*Excerpt provided*:
Avraham Ben Yitzhak was a legendary early 20th-century Hebrew poet whose entire body of work consists of 11 poems, two of them masterpieces, and the others sublime in their various ways. I’ve always felt very close to his poetry. I translated his Collected Poems, Avraham Ben Yitzhak (Ibis Editions, 2003).I also hold the work of the contemporary Israeli poet Aharon Shabtai in very high regard and have translated a good deal of it, most recently in War & Love, Love & War: New and Selected Poems, Aharon Shabtai (New Direction, 2010).
In the Bible, what book or section speaks to you as a poet and translator?
I seem to be drawn, steadily, to the Book of Proverbs and Ecclesiasticus, the parts of Leviticus treating sacrifice, and the parts of the Book of Exodus treating the construction of the sanctuary.
I am looking for a quote from you of a Biblical kind, even short reiteration of the story part that sticks out in your mind.
“Choose life.”
Have you taught University?
Yes, I’ve taught at Middlebury College, Wesleyan University, and Yale University. I’ll be teaching at Yale again next spring.
And if so, where and what kind of student do you like?
I like all sorts of students, so long as they’re curious and willing to work hard.

*Required task*: Reproduce the interview excerpt above in its entirety, word for word.

*Data records*:
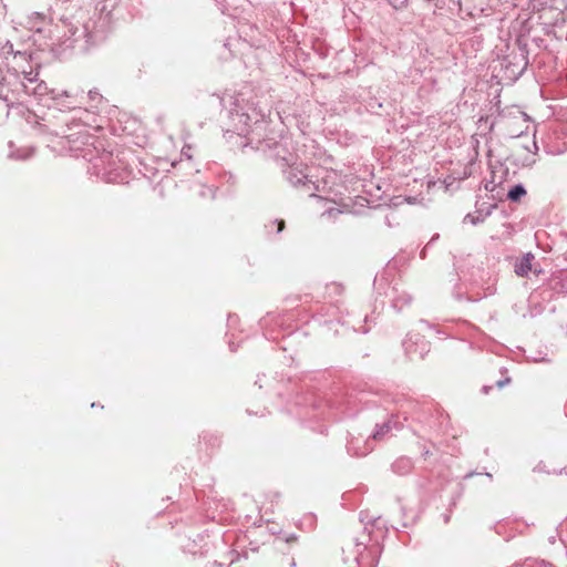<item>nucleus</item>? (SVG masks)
Masks as SVG:
<instances>
[{"mask_svg": "<svg viewBox=\"0 0 567 567\" xmlns=\"http://www.w3.org/2000/svg\"><path fill=\"white\" fill-rule=\"evenodd\" d=\"M529 0H511V7L522 8L525 7L529 8Z\"/></svg>", "mask_w": 567, "mask_h": 567, "instance_id": "9d476101", "label": "nucleus"}, {"mask_svg": "<svg viewBox=\"0 0 567 567\" xmlns=\"http://www.w3.org/2000/svg\"><path fill=\"white\" fill-rule=\"evenodd\" d=\"M494 188H495V185L493 183H488V184L485 185V189L486 190L493 192Z\"/></svg>", "mask_w": 567, "mask_h": 567, "instance_id": "6ab92c4d", "label": "nucleus"}, {"mask_svg": "<svg viewBox=\"0 0 567 567\" xmlns=\"http://www.w3.org/2000/svg\"><path fill=\"white\" fill-rule=\"evenodd\" d=\"M271 225H277V234L281 233L285 228V220L282 219H277L275 221L271 223Z\"/></svg>", "mask_w": 567, "mask_h": 567, "instance_id": "f8f14e48", "label": "nucleus"}, {"mask_svg": "<svg viewBox=\"0 0 567 567\" xmlns=\"http://www.w3.org/2000/svg\"><path fill=\"white\" fill-rule=\"evenodd\" d=\"M511 381H512V379H511L509 377H507V378H505V379H503V380H498V381L496 382V386H497V388H499V389H502V388H504L505 385L509 384V383H511Z\"/></svg>", "mask_w": 567, "mask_h": 567, "instance_id": "ddd939ff", "label": "nucleus"}, {"mask_svg": "<svg viewBox=\"0 0 567 567\" xmlns=\"http://www.w3.org/2000/svg\"><path fill=\"white\" fill-rule=\"evenodd\" d=\"M405 353L413 359L415 355L423 358L424 353L429 351V343L423 340V337L415 333H409L403 341Z\"/></svg>", "mask_w": 567, "mask_h": 567, "instance_id": "7ed1b4c3", "label": "nucleus"}, {"mask_svg": "<svg viewBox=\"0 0 567 567\" xmlns=\"http://www.w3.org/2000/svg\"><path fill=\"white\" fill-rule=\"evenodd\" d=\"M533 567H555V566L550 563L542 560V561H535Z\"/></svg>", "mask_w": 567, "mask_h": 567, "instance_id": "2eb2a0df", "label": "nucleus"}, {"mask_svg": "<svg viewBox=\"0 0 567 567\" xmlns=\"http://www.w3.org/2000/svg\"><path fill=\"white\" fill-rule=\"evenodd\" d=\"M412 302V297L406 292L398 293L392 299V307L398 311H402L404 307L410 306Z\"/></svg>", "mask_w": 567, "mask_h": 567, "instance_id": "6e6552de", "label": "nucleus"}, {"mask_svg": "<svg viewBox=\"0 0 567 567\" xmlns=\"http://www.w3.org/2000/svg\"><path fill=\"white\" fill-rule=\"evenodd\" d=\"M491 1H492L491 6L502 4V6L511 7V0H491Z\"/></svg>", "mask_w": 567, "mask_h": 567, "instance_id": "4468645a", "label": "nucleus"}, {"mask_svg": "<svg viewBox=\"0 0 567 567\" xmlns=\"http://www.w3.org/2000/svg\"><path fill=\"white\" fill-rule=\"evenodd\" d=\"M526 195V189L524 187L523 184H516L515 186H513L508 193H507V198L511 200V202H519L522 197H524Z\"/></svg>", "mask_w": 567, "mask_h": 567, "instance_id": "1a4fd4ad", "label": "nucleus"}, {"mask_svg": "<svg viewBox=\"0 0 567 567\" xmlns=\"http://www.w3.org/2000/svg\"><path fill=\"white\" fill-rule=\"evenodd\" d=\"M565 472H566V474H567V467L565 468Z\"/></svg>", "mask_w": 567, "mask_h": 567, "instance_id": "b1692460", "label": "nucleus"}, {"mask_svg": "<svg viewBox=\"0 0 567 567\" xmlns=\"http://www.w3.org/2000/svg\"><path fill=\"white\" fill-rule=\"evenodd\" d=\"M529 1H530L529 8H532L533 10H537V11L549 9V10L558 11L560 13L563 10V7H564V0H529Z\"/></svg>", "mask_w": 567, "mask_h": 567, "instance_id": "39448f33", "label": "nucleus"}, {"mask_svg": "<svg viewBox=\"0 0 567 567\" xmlns=\"http://www.w3.org/2000/svg\"><path fill=\"white\" fill-rule=\"evenodd\" d=\"M296 539H297L296 536L291 535V536L286 538V543H290V542L296 540Z\"/></svg>", "mask_w": 567, "mask_h": 567, "instance_id": "aec40b11", "label": "nucleus"}, {"mask_svg": "<svg viewBox=\"0 0 567 567\" xmlns=\"http://www.w3.org/2000/svg\"><path fill=\"white\" fill-rule=\"evenodd\" d=\"M422 455L424 457H427L430 455V451L427 449H424L423 452H422Z\"/></svg>", "mask_w": 567, "mask_h": 567, "instance_id": "412c9836", "label": "nucleus"}, {"mask_svg": "<svg viewBox=\"0 0 567 567\" xmlns=\"http://www.w3.org/2000/svg\"><path fill=\"white\" fill-rule=\"evenodd\" d=\"M403 424L396 415H391L382 424H377L371 437L375 441L384 440L392 430H401Z\"/></svg>", "mask_w": 567, "mask_h": 567, "instance_id": "20e7f679", "label": "nucleus"}, {"mask_svg": "<svg viewBox=\"0 0 567 567\" xmlns=\"http://www.w3.org/2000/svg\"><path fill=\"white\" fill-rule=\"evenodd\" d=\"M534 255L532 252L525 254L520 259L515 262V274L520 277H525L532 270V261Z\"/></svg>", "mask_w": 567, "mask_h": 567, "instance_id": "423d86ee", "label": "nucleus"}, {"mask_svg": "<svg viewBox=\"0 0 567 567\" xmlns=\"http://www.w3.org/2000/svg\"><path fill=\"white\" fill-rule=\"evenodd\" d=\"M528 66L526 45L518 43L517 50L511 51L502 60V69L508 80H517Z\"/></svg>", "mask_w": 567, "mask_h": 567, "instance_id": "f03ea898", "label": "nucleus"}, {"mask_svg": "<svg viewBox=\"0 0 567 567\" xmlns=\"http://www.w3.org/2000/svg\"><path fill=\"white\" fill-rule=\"evenodd\" d=\"M408 0H389V3L394 8L399 9L406 4Z\"/></svg>", "mask_w": 567, "mask_h": 567, "instance_id": "9b49d317", "label": "nucleus"}, {"mask_svg": "<svg viewBox=\"0 0 567 567\" xmlns=\"http://www.w3.org/2000/svg\"><path fill=\"white\" fill-rule=\"evenodd\" d=\"M329 216H336L338 214H341L342 212L339 209H330L327 212Z\"/></svg>", "mask_w": 567, "mask_h": 567, "instance_id": "f3484780", "label": "nucleus"}, {"mask_svg": "<svg viewBox=\"0 0 567 567\" xmlns=\"http://www.w3.org/2000/svg\"><path fill=\"white\" fill-rule=\"evenodd\" d=\"M261 526H256L254 533H260Z\"/></svg>", "mask_w": 567, "mask_h": 567, "instance_id": "5701e85b", "label": "nucleus"}, {"mask_svg": "<svg viewBox=\"0 0 567 567\" xmlns=\"http://www.w3.org/2000/svg\"><path fill=\"white\" fill-rule=\"evenodd\" d=\"M492 389H493V385H484L482 388V392L485 394H488Z\"/></svg>", "mask_w": 567, "mask_h": 567, "instance_id": "a211bd4d", "label": "nucleus"}, {"mask_svg": "<svg viewBox=\"0 0 567 567\" xmlns=\"http://www.w3.org/2000/svg\"><path fill=\"white\" fill-rule=\"evenodd\" d=\"M255 150L257 153H261L265 158L274 161L293 187L312 189L313 182L305 173L302 164H297L296 155L289 152L284 144L274 140L259 141Z\"/></svg>", "mask_w": 567, "mask_h": 567, "instance_id": "f257e3e1", "label": "nucleus"}, {"mask_svg": "<svg viewBox=\"0 0 567 567\" xmlns=\"http://www.w3.org/2000/svg\"><path fill=\"white\" fill-rule=\"evenodd\" d=\"M393 473L398 475H406L413 470V462L410 457H398L391 465Z\"/></svg>", "mask_w": 567, "mask_h": 567, "instance_id": "0eeeda50", "label": "nucleus"}, {"mask_svg": "<svg viewBox=\"0 0 567 567\" xmlns=\"http://www.w3.org/2000/svg\"><path fill=\"white\" fill-rule=\"evenodd\" d=\"M355 546L358 547V553L361 551L360 547L363 546V548H365V546L363 545V543H355Z\"/></svg>", "mask_w": 567, "mask_h": 567, "instance_id": "4be33fe9", "label": "nucleus"}, {"mask_svg": "<svg viewBox=\"0 0 567 567\" xmlns=\"http://www.w3.org/2000/svg\"><path fill=\"white\" fill-rule=\"evenodd\" d=\"M465 218L470 219L473 225H476V224L483 221V219H481L478 217H473L471 214L466 215Z\"/></svg>", "mask_w": 567, "mask_h": 567, "instance_id": "dca6fc26", "label": "nucleus"}]
</instances>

*Written reply*:
Avraham Ben Yitzhak was a legendary early 20th-century Hebrew poet whose entire body of work consists of 11 poems, two of them masterpieces, and the others sublime in their various ways. I’ve always felt very close to his poetry. I translated his Collected Poems, Avraham Ben Yitzhak (Ibis Editions, 2003).I also hold the work of the contemporary Israeli poet Aharon Shabtai in very high regard and have translated a good deal of it, most recently in War & Love, Love & War: New and Selected Poems, Aharon Shabtai (New Direction, 2010).
In the Bible, what book or section speaks to you as a poet and translator?
I seem to be drawn, steadily, to the Book of Proverbs and Ecclesiasticus, the parts of Leviticus treating sacrifice, and the parts of the Book of Exodus treating the construction of the sanctuary.
I am looking for a quote from you of a Biblical kind, even short reiteration of the story part that sticks out in your mind.
“Choose life.”
Have you taught University?
Yes, I’ve taught at Middlebury College, Wesleyan University, and Yale University. I’ll be teaching at Yale again next spring.
And if so, where and what kind of student do you like?
I like all sorts of students, so long as they’re curious and willing to work hard.